Among the lines of the listing below, retype exactly those from the one containing "Required Protection (Accuform" through the one containing "Book 2: Still", both included. Do not include pictures.

Extracted entries:
----

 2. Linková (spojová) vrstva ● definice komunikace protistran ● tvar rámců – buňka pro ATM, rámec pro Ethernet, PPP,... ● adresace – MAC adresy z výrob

----

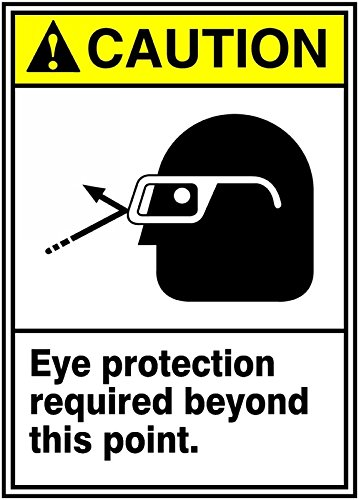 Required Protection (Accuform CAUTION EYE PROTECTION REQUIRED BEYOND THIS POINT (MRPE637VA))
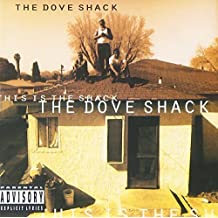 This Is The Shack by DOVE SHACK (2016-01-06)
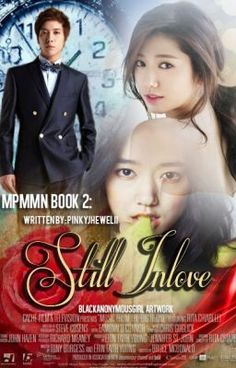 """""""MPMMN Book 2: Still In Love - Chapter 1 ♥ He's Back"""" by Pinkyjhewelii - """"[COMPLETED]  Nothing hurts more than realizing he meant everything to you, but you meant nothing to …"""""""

----

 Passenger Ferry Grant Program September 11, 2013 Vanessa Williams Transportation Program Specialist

----

Output of the task:
 Required Protection (Accuform CAUTION EYE PROTECTION REQUIRED BEYOND THIS POINT (MRPE637VA))
 This Is The Shack by DOVE SHACK (2016-01-06)
 """""""MPMMN Book 2: Still In Love - Chapter 1 ♥ He's Back"""" by Pinkyjhewelii - """"[COMPLETED]  Nothing hurts more than realizing he meant everything to you, but you meant nothing to …"""""""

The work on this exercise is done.